Top of Information supplied

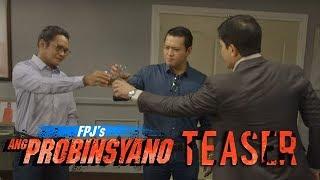 FPJ's Ang Probinsyano May 14, 2018 Teaser
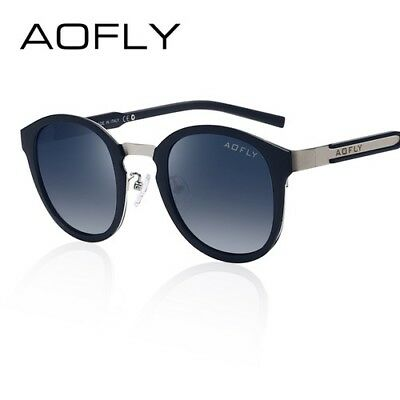Sunglasses Summer Woman Polarized Fashion Vintage Lens Glasses Retro Brand Frame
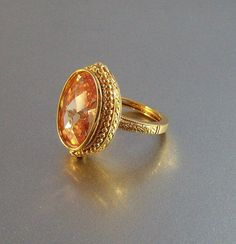 Vintage Topaz Crystal Cocktail Ring Ornate by LynnHislopJewels, $34.99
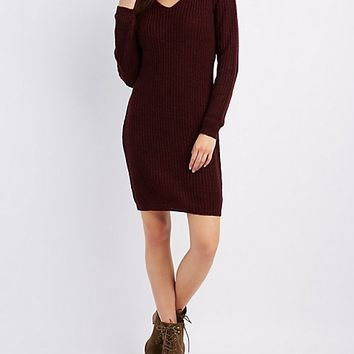 Mock Neck Cut-Out Sweater Dress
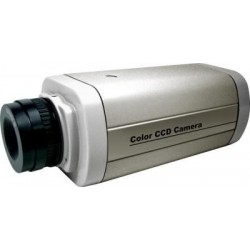 Avtech KPC131E 1/3 inch H.R. Color CCD Camera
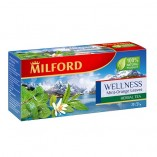 Milford Wellness, 20 пакетиков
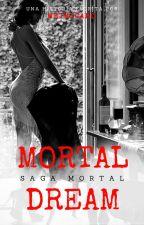 Mortal Dream by MeimiCaro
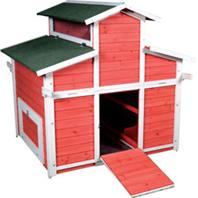 Ware Mfg - Little Red Hen Big Red Barn - Red/White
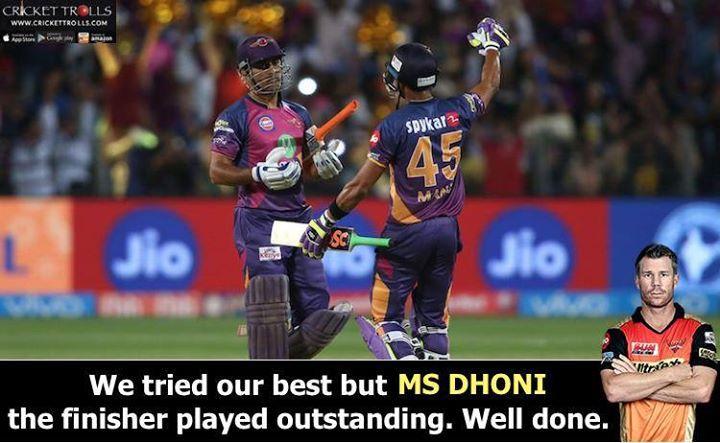 David Warner about MS Dhoni's knock against SRH #IPL2017 For more cricket fun click: http://ift.tt/2gY9BIZ - http://ift.tt/1ZZ3e4d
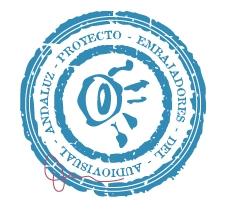 III Encuentro de Embajadores y Embajadoras del Audiovisual TIC Andaluz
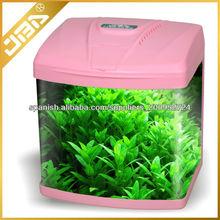 Acuicultura ecológica tanques de peces para la venta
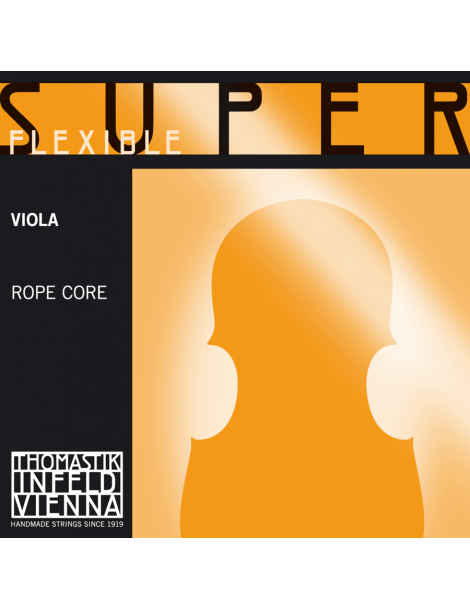 Corde Alto superflexible UT Wolfram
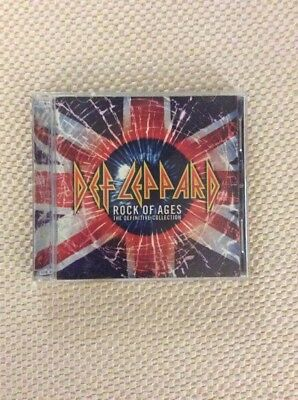 Def Leppard Rock of Ages The Definitive Collection  2 CD Set 2005 Mercury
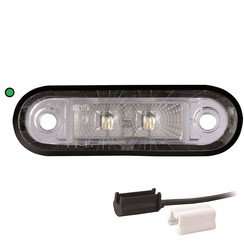 LED decoration light | green | 12-24v | 1,5mm² connector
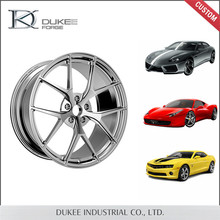 China high end Specialized in Silver Alloy Work Wheels For Sale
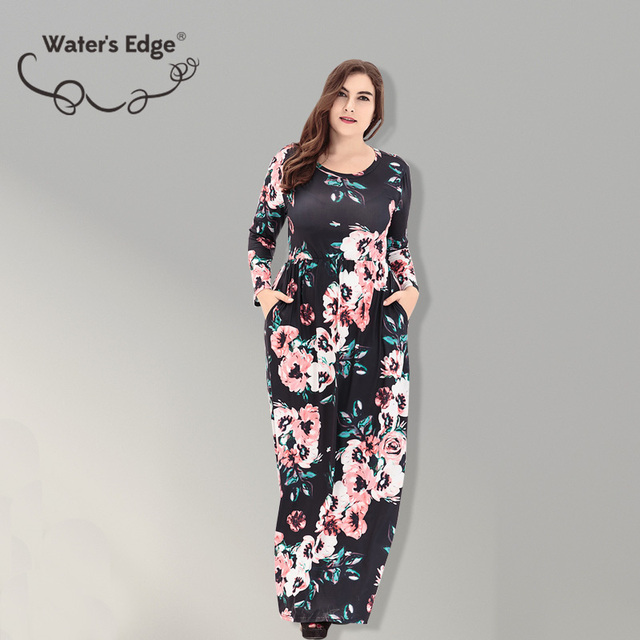 Water's Edge Large Size Flower Summer Dress Maxi O-neck Party Office Beach Dresses Plus Size Elegant Vestidos Clothes 5XL 6XL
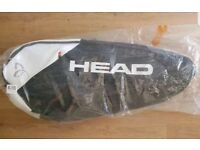 Head Speed Pro Monster Combi 12 racket bag new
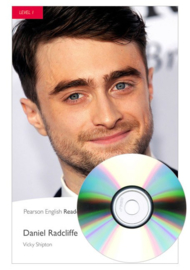 Daniel Radcliffe Book & CD Pack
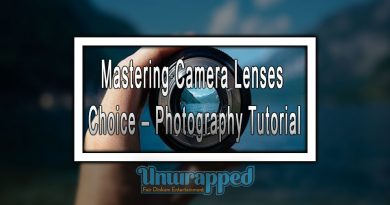 Mastering Camera Lenses Choice – Photography Tutorial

Bottom of Information supplied

» **Try it**
Without including any pictures, reproduce the listing exactly.

» **Response to this task**
 FPJ's Ang Probinsyano May 14, 2018 Teaser
Sunglasses Summer Woman Polarized Fashion Vintage Lens Glasses Retro Brand Frame
 Vintage Topaz Crystal Cocktail Ring Ornate by LynnHislopJewels, $34.99
 Mock Neck Cut-Out Sweater Dress
 Avtech KPC131E 1/3 inch H.R. Color CCD Camera
 Milford Wellness, 20 пакетиков
 Mortal Dream by MeimiCaro
 Ware Mfg - Little Red Hen Big Red Barn - Red/White
 David Warner about MS Dhoni's knock against SRH #IPL2017 For more cricket fun click: http://ift.tt/2gY9BIZ - http://ift.tt/1ZZ3e4d
 III Encuentro de Embajadores y Embajadoras del Audiovisual TIC Andaluz
 Acuicultura ecológica tanques de peces para la venta
 Corde Alto superflexible UT Wolfram
 Def Leppard Rock of Ages The Definitive Collection  2 CD Set 2005 Mercury
 LED decoration light | green | 12-24v | 1,5mm² connector
 China high end Specialized in Silver Alloy Work Wheels For Sale
 Water's Edge Large Size Flower Summer Dress Maxi O-neck Party Office Beach Dresses Plus Size Elegant Vestidos Clothes 5XL 6XL
 Head Speed Pro Monster Combi 12 racket bag new
 Daniel Radcliffe Book & CD Pack
 Mastering Camera Lenses Choice – Photography Tutorial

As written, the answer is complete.